Hollywood Babble On & On #157: Or Get Off The Pot


It's getting so you don't really know who's doing what anymore.

According to Nikki Finke, and in defiance of official denials, others are reporting that MGM/UA is still up for sale.

Now I don't know what's really going on in the heads of the people who own MGM/UA, I'm not a psychic, nor do I actually know any of the people involved, I'm just a face in the crowd, but I do have suspicions.

I feel that there's a certain amount of confusion over what to do with MGM/UA. Part of the consortium, of which Sony/Columbia Pictures is a major player, would like to see the company succeed, not only for the potential profits, but because having a healthy company, even a competitor, is a key ingredient in a healthy industry.

It's one of the immutable bylaws of business, competition
improves efficiency, profitability, and the quality of product. The whole concept of the world as a zero sum game where everyone has to grab their piece of the pie or starve is a lie, because we live in a world where you can always make more pies, that are often bigger, tastier, and definitely fresher.

But then there's the other part of their mind. The deep, dark, reptilian, irrational part that is repulsed by the very concept of competition. This part doesn't want to run a business, it wants to run a kingdom, with no other kingdoms taking a piece of the pie. It wants to stomp on all other pies, even the ones it can have a piece of, and sit in its meagre garret, sucking on its few remaining crumbs, and thinking it's the smartest dude in the world.

It's that conflict, which affects most business decisions in Hollywood, which is why the MGM/UA sale story keeps coming back like an 80s horror movie killer. Too many companies, especially movie companies, have been razed into the ground by that irrational reptilian brain, so it's not much of a stretch for folks to assume the worst.

But, as that old maxim goes:When you assume, you only make an ASS out of U and ME.

This time, I'm going to hope for the best, think positive, unlike that other time I assumed the worst, and believe that the better angels of their nature will prevail and make MGM/UA a going concern again. So I've prepared a few simple steps the owners of MGM/UA can follow to get the company rolling.

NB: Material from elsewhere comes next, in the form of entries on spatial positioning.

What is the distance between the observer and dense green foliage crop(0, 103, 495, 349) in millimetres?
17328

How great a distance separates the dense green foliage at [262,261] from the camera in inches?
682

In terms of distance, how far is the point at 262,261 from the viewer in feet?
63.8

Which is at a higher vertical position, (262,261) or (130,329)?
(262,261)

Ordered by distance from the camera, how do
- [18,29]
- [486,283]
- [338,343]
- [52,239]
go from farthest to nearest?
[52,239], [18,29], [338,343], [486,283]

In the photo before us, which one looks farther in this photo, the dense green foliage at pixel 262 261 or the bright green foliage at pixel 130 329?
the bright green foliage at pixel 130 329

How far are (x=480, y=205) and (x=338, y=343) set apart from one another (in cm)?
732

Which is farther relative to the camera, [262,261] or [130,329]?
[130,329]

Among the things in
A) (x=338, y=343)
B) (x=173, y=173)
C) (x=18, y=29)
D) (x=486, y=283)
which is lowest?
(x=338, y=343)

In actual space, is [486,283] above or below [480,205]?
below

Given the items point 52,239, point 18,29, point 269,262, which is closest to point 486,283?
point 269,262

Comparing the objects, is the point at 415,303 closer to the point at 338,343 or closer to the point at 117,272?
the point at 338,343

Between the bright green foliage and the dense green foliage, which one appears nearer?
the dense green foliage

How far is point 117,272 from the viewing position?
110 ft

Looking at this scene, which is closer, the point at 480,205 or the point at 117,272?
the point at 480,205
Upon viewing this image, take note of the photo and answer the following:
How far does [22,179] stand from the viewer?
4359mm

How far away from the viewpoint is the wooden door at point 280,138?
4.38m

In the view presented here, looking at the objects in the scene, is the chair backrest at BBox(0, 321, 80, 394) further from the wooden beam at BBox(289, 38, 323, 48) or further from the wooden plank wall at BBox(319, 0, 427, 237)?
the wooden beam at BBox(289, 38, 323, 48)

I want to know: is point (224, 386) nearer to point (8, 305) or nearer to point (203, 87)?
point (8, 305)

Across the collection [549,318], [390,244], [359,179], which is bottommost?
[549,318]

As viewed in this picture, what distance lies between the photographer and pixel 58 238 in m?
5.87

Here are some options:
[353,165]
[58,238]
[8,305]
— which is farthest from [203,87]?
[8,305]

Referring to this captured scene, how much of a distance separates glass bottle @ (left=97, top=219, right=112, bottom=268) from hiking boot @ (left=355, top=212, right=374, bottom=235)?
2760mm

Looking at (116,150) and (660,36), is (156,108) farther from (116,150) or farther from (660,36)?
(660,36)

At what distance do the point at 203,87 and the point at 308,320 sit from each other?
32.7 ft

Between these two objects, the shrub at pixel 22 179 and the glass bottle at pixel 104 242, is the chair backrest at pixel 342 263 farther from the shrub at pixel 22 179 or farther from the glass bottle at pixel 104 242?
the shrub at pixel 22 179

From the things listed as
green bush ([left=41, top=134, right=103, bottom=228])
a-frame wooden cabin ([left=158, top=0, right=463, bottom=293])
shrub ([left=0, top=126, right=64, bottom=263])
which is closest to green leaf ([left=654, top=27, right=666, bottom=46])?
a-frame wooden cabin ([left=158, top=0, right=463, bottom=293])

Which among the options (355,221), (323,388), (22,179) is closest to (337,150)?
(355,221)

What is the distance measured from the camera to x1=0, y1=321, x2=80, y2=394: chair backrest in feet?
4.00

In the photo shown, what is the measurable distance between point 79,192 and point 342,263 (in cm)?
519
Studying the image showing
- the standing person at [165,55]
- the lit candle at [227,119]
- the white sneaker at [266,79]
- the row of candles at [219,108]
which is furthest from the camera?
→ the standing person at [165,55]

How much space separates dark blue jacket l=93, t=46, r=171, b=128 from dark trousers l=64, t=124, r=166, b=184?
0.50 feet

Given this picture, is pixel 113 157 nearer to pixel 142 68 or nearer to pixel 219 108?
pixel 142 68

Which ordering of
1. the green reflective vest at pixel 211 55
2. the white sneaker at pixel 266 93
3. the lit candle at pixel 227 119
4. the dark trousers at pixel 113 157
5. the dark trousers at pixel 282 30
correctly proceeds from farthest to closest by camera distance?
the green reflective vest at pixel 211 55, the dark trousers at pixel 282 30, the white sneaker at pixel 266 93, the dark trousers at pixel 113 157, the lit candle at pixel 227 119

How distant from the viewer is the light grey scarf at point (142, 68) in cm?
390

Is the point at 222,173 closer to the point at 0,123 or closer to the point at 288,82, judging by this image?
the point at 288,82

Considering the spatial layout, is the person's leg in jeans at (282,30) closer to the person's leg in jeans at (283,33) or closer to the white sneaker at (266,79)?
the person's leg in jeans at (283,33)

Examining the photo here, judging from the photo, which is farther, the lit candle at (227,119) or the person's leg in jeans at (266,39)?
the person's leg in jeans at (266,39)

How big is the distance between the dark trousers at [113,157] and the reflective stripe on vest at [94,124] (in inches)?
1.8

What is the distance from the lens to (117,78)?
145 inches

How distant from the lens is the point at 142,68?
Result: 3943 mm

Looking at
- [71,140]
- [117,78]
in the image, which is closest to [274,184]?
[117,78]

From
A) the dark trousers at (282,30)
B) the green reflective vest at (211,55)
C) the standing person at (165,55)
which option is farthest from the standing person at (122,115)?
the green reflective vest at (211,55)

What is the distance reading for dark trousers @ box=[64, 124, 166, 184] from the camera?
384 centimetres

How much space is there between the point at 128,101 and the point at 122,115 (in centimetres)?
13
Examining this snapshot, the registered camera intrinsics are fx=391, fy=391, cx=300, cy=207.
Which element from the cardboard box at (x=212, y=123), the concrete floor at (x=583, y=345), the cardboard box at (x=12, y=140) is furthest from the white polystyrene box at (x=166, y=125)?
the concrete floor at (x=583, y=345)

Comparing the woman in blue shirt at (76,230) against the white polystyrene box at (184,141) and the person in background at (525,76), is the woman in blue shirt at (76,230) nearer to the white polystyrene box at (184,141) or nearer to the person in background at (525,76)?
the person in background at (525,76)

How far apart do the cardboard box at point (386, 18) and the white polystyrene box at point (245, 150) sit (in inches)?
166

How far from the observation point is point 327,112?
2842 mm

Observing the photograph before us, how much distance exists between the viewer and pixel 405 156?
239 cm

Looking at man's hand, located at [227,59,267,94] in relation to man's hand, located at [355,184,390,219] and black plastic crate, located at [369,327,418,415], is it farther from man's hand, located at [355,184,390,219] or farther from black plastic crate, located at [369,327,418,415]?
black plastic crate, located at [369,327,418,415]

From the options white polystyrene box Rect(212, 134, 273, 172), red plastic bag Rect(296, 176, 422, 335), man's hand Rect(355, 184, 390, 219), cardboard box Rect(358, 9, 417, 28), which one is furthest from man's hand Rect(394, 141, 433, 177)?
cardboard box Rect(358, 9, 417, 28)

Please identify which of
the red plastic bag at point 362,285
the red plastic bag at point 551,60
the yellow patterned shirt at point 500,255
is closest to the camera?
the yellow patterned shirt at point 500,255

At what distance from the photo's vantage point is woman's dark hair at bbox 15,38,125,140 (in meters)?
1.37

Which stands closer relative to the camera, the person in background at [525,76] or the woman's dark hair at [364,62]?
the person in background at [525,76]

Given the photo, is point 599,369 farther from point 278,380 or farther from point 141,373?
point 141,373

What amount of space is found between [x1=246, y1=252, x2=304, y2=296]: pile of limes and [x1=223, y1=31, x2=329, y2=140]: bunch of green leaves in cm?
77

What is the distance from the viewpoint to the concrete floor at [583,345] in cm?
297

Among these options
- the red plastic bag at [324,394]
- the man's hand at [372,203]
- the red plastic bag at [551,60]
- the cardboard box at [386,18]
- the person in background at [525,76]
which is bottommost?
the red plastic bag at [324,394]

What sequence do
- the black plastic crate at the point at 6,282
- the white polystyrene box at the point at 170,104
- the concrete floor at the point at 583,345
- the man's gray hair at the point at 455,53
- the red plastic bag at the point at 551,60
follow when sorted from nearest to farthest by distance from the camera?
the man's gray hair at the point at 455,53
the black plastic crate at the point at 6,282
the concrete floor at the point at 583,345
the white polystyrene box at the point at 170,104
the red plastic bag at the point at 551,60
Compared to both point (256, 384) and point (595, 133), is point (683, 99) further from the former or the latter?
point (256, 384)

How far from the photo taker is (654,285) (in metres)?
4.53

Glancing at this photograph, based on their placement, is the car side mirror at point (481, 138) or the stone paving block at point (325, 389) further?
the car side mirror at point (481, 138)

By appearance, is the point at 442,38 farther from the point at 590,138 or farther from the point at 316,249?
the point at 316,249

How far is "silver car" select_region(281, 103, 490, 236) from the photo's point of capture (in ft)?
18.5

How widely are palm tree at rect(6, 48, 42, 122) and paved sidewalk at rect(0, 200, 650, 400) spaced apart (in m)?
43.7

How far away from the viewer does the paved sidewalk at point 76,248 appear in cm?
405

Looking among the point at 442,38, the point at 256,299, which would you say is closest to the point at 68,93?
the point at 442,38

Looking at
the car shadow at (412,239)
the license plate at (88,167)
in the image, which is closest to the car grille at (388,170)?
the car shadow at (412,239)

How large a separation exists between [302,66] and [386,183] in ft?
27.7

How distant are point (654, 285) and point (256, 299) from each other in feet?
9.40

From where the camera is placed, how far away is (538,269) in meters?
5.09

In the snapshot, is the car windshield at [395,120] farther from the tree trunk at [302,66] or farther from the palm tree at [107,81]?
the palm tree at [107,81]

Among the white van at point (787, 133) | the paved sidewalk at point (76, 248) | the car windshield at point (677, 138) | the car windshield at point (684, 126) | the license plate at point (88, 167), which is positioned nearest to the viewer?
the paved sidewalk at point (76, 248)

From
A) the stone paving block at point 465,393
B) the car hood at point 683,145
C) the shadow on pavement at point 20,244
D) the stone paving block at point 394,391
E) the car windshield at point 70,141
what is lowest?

1. LEAVE MGM'S HISTORY TO THE DVD DIVISION: One of the few things that work really well for MGM/UA is their home video division, even in my dinky small town, the company is usually very well represented at local stores. Now there's the temptation to try to recreate the age when MGM was bigger than big, and boasted more stars than the heavens, but those days are gone, and they're not coming back. When it comes to selling the classics, the old MGM brand is just fine. However, when it comes to selling something new, they need to redefine the brand, (I know, I hate corporate buzz-speak too) and get people thinking of more than just old classics when they hear those fabled initials.

2. PAY EQUITY INVESTORS FIRST: One of the main problems plaguing Hollywood is the so-called "credit crunch." Despite what they may say it's not caused by all those bad, fraudulent, and poorly managed loans, it's caused by equity investors, the people who actually put up the money to make the movie, being the lowest on the totem pole, and the last to be paid, if they get paid at all.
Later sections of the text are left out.